A denial-of-service (DoS) attack is one in which a cyberattacker attempts to overwhelm systems, servers, and networks with traffic to prevent users from accessing them. A larger-scale DoS attack is known as a distributed denial-of-service (DDoS) attack, where a much larger number of sources are used to flood a system with traffic.

These types of attacks exploit known vulnerabilities in network protocols. When a large number of packets are transmitted to a vulnerable network, the service can easily become overwhelmed and then unavailable.

ARP vs DHCP vs DNS

ARP, DHCP, and DNS are all response-request protocols used on IP networks. But they serve different purposes.

  • ARP maps the MAC address of a machine to its IP address on the local network. ARP comes into the spotlight when you want to send a data packet to another device on the local network, but you only know its IP address, not the MAC address.

  • DHCP retrieves network configuration, including IP and DNS server addresses. DHCP automatically assigns an IP address to the new device you add to the local network, so you wouldn’t need to set an IP address for each device manually. It can provide other network configuration parameters, too.

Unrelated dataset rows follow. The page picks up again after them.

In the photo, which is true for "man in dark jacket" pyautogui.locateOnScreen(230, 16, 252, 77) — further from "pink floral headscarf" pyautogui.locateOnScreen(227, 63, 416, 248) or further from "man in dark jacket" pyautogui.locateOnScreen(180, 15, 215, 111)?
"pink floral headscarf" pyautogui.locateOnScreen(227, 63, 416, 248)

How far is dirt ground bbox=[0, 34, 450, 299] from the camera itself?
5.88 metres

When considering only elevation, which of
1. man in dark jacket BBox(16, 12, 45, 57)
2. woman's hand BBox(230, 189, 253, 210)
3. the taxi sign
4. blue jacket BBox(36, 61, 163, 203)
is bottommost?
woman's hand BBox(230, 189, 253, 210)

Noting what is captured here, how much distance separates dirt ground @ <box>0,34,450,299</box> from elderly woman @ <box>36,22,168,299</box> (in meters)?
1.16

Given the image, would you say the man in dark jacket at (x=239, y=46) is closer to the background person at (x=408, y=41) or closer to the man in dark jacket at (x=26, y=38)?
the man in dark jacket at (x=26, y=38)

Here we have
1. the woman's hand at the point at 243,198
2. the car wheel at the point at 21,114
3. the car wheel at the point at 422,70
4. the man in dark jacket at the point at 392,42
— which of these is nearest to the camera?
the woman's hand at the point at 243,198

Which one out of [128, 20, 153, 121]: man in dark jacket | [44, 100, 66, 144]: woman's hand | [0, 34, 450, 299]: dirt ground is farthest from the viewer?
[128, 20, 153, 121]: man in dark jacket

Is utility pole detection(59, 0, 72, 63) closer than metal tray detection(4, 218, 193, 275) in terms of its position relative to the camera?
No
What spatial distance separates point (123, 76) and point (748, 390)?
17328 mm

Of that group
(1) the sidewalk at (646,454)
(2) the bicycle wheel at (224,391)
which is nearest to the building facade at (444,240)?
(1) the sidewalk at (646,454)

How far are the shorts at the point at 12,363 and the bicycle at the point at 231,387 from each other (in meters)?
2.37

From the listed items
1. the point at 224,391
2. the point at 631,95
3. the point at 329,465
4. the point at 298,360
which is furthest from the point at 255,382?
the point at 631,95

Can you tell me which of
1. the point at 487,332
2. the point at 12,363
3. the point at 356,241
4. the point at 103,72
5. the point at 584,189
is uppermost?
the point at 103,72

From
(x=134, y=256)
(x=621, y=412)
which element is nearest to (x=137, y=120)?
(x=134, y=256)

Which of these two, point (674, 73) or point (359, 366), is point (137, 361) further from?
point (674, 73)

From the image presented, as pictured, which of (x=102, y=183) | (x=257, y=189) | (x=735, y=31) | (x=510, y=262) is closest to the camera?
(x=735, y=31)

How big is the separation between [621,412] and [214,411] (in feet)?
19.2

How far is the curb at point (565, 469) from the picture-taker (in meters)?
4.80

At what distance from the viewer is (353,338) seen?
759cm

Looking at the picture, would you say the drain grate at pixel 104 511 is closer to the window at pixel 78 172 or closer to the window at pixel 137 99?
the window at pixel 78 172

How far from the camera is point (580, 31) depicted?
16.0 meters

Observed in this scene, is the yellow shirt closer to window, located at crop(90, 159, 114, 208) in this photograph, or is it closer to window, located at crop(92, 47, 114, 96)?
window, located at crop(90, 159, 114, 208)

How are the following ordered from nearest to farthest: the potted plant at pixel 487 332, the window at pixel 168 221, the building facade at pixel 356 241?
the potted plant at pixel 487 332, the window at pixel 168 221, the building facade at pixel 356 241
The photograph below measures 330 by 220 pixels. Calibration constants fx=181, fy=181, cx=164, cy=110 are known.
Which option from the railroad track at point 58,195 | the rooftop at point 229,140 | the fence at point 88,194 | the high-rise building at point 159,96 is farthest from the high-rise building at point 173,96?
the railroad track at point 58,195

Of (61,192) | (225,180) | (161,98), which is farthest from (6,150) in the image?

  • DNS finds the IP address of a website based on its domain name or URL. For example, when you enter nordvpn.com into your browser’s address bar, DNS translates this human-readable domain name into IP addresses that computers can identify.

When it comes to ARP and DHCP, we are talking about the local area network and the local (or private) IP addresses. DHCP is (usually) what assigns the devices with their IP addresses on the local network, and ARP translates those IP addresses into MAC addresses.

Meanwhile, DNS also works with global (or public) IP addresses outside the local network. DNS translates any domain name on the internet into its corresponding IP addresses.